Mikhail Lukin, co-director of the Quantum Science and Engineering Initiative.

Harvard researchers, in collaboration with MIT and QuEra Computing, have demonstrated an integrated architecture for scalable Fault-Tolerant Quantum Computing (FTQC) using 448 atomic quantum bits. The work, published in the journal Nature, demonstrated a system capable of detecting and removing errors below a critical threshold by combining all essential elements for error-corrected quantum computation for the first time.

The key technical achievement lies in the successful integration of multiple complex protocols on a single neutral atom platform (rubidium atoms). The system employed specific mechanisms, including physical entanglement, logical entanglement, logical magic (for universal computation), and entropy removal (to suppress errors). This integration successfully suppresses errors below a critical threshold, crossing the point where adding more qubits further reduces the error rate.

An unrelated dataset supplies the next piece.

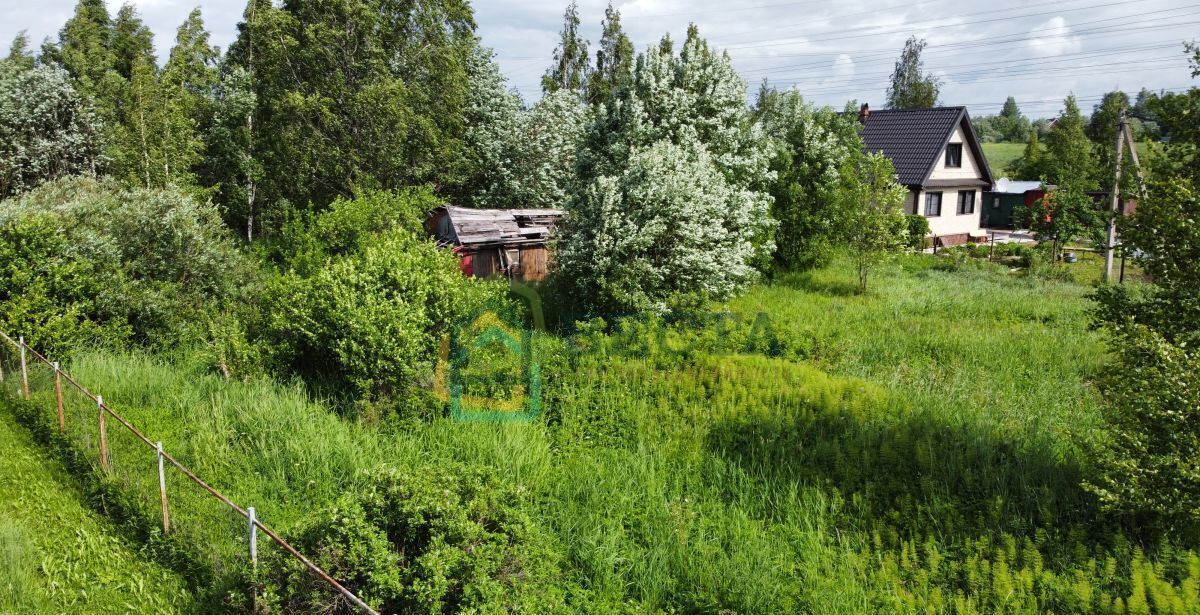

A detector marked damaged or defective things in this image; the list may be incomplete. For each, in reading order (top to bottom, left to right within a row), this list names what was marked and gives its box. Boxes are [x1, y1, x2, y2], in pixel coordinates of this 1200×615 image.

rusty metal shed roof [434, 204, 564, 247]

The research is positioned as creating the “scientific foundation for practical large-scale quantum computation,” validating an architecture that is fundamentally scalable. The effort was jointly led by Mikhail Lukin and Markus Greiner from Harvard and Vladan Vuletić from MIT. The research received federal funding from multiple agencies, including the Defense Advanced Research Project Agency (DARPA), the Department of Energy (DOE), and the National Science Foundation (NSF).